Enseigner dans une autre langue est assez déstabilisant au début. On se sent un peu comme un oiseau qui aurait perdu ses ailes. Il faut trouver peu à peu tous les petits mots de la gestion quotidienne de la classe, des réflexes pour dire des choses aussi simples que : « bonjour, comment allez-vous, prenez vos cahiers ». On se surprend à commettre des maladresses de débutant : porter trop d’attention à ce qu’on est en train de dire et pas assez à ce que les élèves comprennent. Je croyais que le plus difficile serait de préparer mes cours en mobilisant mes souvenirs d’anglais. En réalité, se mettre à la portée des élèves a été plus malaisé.

un travail en équipe

Heureusement, nous sommes deux pour relever ce défi pédagogique. Ma collègue d’anglais, qui mène en parallèle un travail de révision des bases dans son cours de langue, est présente pendant mes cours. Nous travaillons ensemble à leur conception. Après chaque cours, nous tentons d’analyser les raisons d’une qualité soudaine d’attention ou au contraire d’un découragement manifeste. Nous imaginons des réajustements, des exercices complémentaires, de nouveaux dispositifs : un travail d’innovation pédagogique commun très stimulant, quoique chronophage. On en vient à rêver d’une école idéale où les profs prépareraient leurs cours en commun et où tout le monde, bien sûr, serait au Sgen-CFDT !

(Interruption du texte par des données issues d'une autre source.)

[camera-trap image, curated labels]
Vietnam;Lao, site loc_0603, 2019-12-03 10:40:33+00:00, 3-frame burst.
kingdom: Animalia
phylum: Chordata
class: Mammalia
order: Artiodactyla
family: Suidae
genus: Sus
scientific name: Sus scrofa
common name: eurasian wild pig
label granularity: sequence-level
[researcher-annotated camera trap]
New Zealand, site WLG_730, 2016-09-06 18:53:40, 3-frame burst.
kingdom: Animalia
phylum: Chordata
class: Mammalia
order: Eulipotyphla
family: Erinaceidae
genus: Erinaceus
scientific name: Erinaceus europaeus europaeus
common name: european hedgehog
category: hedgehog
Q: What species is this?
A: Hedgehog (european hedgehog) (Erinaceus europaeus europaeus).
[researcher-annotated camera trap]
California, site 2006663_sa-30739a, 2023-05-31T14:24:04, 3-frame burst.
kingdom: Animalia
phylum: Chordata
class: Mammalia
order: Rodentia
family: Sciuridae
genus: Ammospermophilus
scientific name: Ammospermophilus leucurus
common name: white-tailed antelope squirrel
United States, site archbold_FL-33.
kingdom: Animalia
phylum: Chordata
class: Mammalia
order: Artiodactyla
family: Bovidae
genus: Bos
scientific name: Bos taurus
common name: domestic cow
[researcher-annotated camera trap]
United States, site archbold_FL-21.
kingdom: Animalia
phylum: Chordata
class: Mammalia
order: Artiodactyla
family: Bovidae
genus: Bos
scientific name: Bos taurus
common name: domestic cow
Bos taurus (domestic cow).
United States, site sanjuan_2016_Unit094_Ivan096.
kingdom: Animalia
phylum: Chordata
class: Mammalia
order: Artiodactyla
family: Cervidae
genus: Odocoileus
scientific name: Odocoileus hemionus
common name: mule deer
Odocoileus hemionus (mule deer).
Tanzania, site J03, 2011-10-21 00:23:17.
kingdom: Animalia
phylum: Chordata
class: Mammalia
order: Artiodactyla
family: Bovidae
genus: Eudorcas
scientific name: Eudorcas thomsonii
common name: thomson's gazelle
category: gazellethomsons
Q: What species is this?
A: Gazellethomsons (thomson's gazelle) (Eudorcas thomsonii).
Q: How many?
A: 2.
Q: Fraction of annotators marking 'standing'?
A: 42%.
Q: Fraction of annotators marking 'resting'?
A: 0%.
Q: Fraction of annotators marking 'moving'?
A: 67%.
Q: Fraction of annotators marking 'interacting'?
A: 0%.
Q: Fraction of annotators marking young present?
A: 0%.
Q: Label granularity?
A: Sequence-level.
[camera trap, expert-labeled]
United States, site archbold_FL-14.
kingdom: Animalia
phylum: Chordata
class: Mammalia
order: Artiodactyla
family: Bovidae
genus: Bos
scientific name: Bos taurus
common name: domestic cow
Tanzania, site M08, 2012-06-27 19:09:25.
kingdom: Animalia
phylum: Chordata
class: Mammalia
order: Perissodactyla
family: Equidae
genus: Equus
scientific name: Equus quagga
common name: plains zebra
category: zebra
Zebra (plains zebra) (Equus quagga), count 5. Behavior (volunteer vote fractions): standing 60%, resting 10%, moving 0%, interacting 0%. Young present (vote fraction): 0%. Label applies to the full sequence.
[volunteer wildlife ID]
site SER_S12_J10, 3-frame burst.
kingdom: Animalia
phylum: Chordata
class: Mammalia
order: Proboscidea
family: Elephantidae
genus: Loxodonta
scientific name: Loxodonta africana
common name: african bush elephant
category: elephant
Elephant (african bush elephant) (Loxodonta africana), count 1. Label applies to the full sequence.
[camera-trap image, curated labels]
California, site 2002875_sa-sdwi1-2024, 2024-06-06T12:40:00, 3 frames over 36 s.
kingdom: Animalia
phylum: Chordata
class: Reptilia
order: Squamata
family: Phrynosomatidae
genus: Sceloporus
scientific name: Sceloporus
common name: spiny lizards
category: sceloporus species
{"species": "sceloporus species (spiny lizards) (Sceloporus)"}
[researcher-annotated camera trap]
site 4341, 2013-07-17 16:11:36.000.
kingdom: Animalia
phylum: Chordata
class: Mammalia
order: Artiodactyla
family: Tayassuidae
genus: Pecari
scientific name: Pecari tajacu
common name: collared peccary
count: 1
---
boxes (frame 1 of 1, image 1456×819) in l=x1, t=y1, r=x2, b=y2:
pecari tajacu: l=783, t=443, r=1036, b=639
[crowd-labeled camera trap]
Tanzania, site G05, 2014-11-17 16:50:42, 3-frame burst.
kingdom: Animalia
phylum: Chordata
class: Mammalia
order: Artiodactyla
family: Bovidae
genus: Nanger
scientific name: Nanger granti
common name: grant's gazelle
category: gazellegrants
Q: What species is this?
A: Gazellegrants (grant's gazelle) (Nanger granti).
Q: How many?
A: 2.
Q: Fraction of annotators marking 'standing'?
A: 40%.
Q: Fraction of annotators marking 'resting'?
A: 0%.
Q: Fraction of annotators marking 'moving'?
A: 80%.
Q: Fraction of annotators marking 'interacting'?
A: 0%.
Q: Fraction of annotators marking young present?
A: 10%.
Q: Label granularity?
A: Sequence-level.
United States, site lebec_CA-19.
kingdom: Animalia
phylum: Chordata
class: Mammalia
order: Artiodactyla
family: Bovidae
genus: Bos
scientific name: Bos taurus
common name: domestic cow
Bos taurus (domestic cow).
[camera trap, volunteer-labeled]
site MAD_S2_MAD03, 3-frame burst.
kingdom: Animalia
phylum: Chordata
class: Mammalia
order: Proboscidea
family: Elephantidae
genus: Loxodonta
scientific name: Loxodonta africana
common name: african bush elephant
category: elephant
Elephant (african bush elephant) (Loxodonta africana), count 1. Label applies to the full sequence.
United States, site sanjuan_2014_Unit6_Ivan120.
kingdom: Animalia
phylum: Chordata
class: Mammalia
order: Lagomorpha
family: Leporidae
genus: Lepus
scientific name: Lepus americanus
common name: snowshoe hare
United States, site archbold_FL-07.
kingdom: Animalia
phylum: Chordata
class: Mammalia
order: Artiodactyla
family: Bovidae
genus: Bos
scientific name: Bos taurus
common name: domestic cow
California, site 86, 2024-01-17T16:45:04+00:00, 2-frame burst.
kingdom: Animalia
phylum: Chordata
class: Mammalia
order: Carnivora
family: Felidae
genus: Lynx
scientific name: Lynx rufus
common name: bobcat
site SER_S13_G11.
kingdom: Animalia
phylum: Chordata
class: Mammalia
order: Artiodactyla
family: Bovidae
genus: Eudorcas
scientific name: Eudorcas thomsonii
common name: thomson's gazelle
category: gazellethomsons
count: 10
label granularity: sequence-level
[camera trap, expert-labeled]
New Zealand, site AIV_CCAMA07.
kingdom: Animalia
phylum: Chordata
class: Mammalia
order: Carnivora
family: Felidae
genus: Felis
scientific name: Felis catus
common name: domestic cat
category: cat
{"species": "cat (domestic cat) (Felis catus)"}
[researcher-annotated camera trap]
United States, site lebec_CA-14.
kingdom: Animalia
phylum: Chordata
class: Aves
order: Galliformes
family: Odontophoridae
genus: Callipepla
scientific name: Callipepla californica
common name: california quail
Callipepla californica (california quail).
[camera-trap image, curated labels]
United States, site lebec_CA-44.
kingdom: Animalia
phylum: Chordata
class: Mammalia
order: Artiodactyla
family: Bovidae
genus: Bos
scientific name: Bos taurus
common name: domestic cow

Sections européennes ou internationales

3% des élèves sont scolarisés dans ces secteurs. L’enseignement d’une ou plusieurs disciplines non linguistiques (DNL) -mathématiques, histoire-géographie, sciences économiques et sociales ...- est fait dans la langue vivante choisie, dite "langue de la section". Ce cursus peut être validé à l’examen ( brevet ou bac) par la mention "européenne" ou "internationale". Ces sections n’ont cessé de progresser (+13 % ) mais restent encore marginales dans l’enseignement technologique ou professionnel. L’ouverture de ces sections est laissée à l’initiative des recteurs et sont le résultat de politiques locales.